◆ Extract
┌──
The Christian-Democratic Union (in Dutch: Christelijk-Democratische Unie) was a minor progressive Protestant party in the Netherlands during the interbellum.

History
The CDU was formed in 1926 as a merger of three even smaller Christian left-wing parties, the Christian Social Party, the Christian Democratic Party and the League of Christian Socialists. It had one seat between 1929 and 1937 and two between 1937 and 1946. The party always was in opposition.

It was linked to the minor denomination Reformed Churches in Repaired Union (Dutch:  Gereformeerde Kerken in Hersteld Verband), which split from the mainstream Reformed churches, because of its pacifism. The Synod of the reformed church therefore decreed disciplinary measures against members of the CDU.

After World War II, the party joined the newly founded Partij van de Arbeid. In the 1950s many members left to join the pacifist PSP because of the relatively right-wing course of the PvdA.
└──
◆ Rows
┌──
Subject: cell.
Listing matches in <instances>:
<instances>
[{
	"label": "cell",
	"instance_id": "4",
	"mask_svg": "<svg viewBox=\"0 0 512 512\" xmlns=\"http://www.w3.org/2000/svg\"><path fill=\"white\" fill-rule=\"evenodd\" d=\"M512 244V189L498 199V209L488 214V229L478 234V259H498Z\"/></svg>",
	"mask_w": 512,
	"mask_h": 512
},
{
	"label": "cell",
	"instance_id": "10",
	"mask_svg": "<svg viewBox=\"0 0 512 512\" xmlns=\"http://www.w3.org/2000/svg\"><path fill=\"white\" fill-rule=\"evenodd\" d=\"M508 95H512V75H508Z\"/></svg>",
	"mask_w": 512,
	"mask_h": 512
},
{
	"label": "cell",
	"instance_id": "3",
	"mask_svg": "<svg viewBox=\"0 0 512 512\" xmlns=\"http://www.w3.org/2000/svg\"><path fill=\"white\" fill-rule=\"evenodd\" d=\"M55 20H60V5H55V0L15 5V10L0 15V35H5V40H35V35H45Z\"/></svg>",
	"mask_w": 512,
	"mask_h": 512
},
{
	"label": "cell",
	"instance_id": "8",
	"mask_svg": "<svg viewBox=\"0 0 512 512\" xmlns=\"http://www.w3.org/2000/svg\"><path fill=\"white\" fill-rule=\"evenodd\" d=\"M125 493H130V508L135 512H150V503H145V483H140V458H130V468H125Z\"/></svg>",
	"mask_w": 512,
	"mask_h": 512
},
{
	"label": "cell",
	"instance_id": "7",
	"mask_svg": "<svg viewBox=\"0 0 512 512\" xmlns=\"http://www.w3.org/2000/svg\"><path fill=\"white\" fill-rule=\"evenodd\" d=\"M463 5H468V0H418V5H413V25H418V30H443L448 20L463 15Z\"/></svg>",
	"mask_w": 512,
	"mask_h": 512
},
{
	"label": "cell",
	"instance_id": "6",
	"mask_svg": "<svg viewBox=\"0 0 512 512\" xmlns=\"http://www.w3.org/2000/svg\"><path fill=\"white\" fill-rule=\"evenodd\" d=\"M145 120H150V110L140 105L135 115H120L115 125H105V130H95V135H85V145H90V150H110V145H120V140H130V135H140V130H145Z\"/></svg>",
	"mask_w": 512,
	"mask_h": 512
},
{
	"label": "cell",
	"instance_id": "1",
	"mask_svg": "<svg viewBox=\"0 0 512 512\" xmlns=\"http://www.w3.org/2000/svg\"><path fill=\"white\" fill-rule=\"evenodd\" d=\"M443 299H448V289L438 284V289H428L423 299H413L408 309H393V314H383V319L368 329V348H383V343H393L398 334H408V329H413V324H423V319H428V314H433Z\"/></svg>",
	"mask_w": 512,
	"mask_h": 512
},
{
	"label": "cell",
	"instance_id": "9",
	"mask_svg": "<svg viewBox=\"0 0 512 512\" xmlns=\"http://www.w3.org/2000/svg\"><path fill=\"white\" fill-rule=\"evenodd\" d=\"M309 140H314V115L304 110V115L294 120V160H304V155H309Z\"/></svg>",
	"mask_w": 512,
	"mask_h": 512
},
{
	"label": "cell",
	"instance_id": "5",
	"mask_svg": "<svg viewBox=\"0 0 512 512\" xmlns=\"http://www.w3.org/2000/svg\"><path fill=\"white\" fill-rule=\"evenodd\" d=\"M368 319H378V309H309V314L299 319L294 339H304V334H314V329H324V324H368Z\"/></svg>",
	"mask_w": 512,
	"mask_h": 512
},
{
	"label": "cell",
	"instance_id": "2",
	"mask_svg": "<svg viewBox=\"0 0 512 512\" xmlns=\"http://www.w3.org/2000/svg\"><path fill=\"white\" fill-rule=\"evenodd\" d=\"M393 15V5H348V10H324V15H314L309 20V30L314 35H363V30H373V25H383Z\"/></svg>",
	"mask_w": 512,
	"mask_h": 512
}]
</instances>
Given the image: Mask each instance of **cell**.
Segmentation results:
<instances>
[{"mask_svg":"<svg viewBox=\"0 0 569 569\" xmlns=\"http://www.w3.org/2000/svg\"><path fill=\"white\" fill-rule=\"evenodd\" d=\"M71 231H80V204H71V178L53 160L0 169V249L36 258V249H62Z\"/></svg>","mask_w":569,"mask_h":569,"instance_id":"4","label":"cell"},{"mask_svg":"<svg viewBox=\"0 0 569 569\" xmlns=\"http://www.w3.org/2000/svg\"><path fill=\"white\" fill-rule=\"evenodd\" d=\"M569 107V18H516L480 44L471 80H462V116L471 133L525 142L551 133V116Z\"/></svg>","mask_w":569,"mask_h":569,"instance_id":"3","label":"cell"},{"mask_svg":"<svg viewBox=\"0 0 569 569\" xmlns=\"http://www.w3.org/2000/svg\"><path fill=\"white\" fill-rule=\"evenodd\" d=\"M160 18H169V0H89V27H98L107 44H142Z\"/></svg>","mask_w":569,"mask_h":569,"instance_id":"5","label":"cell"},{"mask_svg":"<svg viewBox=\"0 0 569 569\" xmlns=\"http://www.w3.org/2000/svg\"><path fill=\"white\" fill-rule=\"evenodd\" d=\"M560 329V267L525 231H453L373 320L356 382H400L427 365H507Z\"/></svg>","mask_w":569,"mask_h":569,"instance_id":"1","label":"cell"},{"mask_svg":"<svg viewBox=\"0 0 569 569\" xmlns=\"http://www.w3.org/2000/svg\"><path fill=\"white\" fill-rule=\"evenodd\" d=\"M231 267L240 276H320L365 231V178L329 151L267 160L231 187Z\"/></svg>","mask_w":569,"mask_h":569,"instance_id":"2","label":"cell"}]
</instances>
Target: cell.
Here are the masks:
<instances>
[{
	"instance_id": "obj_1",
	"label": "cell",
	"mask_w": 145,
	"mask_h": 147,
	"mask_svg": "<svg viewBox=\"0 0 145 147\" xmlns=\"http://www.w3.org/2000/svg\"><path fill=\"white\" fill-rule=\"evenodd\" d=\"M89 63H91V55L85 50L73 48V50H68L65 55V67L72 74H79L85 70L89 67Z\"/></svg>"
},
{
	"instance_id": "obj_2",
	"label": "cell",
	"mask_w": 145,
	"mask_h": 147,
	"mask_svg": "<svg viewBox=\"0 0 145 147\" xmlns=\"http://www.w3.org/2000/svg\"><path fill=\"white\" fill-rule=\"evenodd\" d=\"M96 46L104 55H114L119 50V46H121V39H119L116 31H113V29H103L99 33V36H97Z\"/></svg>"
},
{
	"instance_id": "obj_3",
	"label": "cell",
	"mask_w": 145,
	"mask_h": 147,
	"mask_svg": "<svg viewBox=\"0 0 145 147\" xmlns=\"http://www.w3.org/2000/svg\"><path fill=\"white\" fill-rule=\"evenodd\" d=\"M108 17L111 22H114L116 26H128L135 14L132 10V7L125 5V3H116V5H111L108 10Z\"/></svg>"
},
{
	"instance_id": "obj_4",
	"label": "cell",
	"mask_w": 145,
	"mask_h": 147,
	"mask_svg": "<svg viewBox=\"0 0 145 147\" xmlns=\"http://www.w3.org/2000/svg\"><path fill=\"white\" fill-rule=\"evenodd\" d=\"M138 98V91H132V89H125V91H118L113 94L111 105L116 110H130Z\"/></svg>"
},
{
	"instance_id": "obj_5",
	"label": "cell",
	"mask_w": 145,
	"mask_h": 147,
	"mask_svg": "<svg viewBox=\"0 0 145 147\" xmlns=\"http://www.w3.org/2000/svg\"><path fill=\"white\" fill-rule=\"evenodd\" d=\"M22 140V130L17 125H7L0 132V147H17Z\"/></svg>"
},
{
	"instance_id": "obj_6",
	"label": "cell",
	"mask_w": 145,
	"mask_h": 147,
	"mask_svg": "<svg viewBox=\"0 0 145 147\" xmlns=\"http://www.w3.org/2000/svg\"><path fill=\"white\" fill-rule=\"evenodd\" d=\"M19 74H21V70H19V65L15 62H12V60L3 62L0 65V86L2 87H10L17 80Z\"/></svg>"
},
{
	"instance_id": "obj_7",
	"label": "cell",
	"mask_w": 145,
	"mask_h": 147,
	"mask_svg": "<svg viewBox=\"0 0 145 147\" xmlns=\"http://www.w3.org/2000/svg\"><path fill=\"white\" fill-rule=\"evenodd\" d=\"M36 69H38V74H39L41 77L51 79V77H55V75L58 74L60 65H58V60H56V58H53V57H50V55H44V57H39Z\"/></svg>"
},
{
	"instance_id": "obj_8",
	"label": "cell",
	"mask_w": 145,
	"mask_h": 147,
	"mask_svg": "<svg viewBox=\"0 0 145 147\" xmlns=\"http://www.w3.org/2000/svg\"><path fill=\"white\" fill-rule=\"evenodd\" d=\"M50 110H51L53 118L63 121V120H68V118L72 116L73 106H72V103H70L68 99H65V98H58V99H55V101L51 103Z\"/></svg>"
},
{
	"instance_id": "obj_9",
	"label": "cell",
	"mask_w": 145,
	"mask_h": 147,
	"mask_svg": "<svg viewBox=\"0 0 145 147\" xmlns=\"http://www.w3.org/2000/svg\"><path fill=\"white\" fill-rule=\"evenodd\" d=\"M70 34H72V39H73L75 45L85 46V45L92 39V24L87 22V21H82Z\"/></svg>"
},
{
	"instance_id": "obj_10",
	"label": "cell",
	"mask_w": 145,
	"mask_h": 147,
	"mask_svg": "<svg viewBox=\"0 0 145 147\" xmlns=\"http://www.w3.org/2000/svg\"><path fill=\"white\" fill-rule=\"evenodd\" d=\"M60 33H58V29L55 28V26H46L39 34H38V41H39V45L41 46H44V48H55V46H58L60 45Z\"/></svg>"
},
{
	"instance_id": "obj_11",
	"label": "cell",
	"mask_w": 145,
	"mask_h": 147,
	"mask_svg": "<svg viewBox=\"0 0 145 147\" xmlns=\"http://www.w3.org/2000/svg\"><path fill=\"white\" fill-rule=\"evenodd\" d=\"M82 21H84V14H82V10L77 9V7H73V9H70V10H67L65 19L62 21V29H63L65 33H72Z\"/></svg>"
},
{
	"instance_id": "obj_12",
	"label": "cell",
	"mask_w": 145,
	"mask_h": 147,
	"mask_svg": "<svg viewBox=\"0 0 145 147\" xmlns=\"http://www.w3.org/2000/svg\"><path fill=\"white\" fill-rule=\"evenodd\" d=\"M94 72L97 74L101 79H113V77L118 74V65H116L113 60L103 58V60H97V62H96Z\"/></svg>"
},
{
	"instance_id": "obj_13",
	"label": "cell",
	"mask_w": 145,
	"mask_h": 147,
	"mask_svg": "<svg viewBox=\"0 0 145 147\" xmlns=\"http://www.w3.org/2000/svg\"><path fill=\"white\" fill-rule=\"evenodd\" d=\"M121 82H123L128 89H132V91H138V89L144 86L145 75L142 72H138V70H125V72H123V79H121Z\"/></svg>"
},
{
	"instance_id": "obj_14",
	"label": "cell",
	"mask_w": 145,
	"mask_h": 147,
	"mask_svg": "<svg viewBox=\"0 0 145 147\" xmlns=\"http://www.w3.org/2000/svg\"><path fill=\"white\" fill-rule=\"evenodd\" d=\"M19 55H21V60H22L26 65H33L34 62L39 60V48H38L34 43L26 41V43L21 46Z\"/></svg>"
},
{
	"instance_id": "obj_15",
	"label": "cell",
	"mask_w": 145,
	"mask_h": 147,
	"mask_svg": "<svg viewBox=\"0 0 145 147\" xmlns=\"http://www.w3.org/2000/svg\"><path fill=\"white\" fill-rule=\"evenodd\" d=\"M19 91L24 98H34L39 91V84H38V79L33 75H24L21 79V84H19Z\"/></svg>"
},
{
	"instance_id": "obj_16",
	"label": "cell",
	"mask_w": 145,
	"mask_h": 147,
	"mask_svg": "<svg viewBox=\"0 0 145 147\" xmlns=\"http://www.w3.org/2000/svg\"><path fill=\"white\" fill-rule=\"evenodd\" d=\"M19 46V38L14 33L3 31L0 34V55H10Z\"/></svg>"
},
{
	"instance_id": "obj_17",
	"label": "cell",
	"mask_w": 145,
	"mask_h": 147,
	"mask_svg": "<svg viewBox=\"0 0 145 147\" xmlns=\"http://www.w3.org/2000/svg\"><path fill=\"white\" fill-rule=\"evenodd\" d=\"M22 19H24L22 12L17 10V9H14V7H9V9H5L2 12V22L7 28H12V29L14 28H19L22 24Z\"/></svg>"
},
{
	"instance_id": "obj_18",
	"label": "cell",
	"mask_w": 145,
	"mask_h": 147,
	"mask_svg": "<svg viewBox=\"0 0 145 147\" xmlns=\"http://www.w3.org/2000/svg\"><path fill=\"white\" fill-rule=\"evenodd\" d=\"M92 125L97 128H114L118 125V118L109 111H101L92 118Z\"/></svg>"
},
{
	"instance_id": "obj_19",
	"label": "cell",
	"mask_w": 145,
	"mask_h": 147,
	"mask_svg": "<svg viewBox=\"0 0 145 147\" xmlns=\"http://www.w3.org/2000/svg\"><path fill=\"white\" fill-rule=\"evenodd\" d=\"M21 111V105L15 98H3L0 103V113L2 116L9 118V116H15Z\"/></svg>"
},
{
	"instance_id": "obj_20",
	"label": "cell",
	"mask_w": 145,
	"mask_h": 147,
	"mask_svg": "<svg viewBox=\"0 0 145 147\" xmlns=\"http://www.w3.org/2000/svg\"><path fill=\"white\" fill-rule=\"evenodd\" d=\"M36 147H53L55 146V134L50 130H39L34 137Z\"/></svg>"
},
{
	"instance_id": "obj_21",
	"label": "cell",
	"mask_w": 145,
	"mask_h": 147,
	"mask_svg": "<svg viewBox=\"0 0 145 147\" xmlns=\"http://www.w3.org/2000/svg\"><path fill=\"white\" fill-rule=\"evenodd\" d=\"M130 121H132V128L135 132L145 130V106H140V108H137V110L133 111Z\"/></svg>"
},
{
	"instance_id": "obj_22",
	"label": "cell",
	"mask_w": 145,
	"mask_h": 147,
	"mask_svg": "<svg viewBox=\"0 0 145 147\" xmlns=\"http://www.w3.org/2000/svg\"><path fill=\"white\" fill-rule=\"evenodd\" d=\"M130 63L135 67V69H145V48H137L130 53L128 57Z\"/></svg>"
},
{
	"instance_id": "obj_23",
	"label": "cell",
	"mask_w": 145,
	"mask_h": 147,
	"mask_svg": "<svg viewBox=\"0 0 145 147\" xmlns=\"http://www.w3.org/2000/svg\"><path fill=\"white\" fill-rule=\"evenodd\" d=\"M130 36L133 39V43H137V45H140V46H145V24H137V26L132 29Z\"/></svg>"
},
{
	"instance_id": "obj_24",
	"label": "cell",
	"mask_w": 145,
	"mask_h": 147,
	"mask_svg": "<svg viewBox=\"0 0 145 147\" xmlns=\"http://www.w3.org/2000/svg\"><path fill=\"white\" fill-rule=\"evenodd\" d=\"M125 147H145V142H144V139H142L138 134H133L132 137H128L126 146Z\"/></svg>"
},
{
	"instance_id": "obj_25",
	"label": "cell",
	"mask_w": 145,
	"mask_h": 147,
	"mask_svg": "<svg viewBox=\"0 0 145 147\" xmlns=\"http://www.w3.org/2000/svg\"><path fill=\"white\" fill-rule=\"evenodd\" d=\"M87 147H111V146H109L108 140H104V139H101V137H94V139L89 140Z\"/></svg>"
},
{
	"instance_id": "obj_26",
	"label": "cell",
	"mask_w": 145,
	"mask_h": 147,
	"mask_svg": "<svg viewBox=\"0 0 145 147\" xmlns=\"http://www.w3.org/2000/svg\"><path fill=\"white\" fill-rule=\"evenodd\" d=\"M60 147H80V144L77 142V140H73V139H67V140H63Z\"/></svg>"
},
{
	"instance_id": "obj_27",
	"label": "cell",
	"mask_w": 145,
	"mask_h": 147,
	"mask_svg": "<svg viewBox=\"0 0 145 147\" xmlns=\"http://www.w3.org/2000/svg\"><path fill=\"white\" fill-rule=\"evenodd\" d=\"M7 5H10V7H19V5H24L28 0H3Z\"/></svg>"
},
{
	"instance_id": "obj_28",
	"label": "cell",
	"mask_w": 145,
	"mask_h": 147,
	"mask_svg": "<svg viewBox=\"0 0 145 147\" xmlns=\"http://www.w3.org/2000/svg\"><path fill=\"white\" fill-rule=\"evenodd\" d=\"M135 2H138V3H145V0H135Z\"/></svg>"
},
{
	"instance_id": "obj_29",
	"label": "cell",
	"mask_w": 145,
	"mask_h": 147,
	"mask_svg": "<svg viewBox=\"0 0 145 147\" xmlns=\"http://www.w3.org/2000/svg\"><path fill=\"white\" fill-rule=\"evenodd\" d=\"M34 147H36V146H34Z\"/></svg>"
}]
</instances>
└──
◆ The task
Summarize the text on the Christian-Democratic Union in two sentences. The records are unrelated to the text and stand apart from it.

◆ Written solution
The Christian-Democratic Union was a minor progressive Protestant party in the Netherlands, formed in 1926 through a merger of three smaller Christian left-wing parties. It held one seat from 1929 to 1937 and two from 1937 to 1946, always stayed in opposition, and after World War II joined the newly founded Partij van de Arbeid.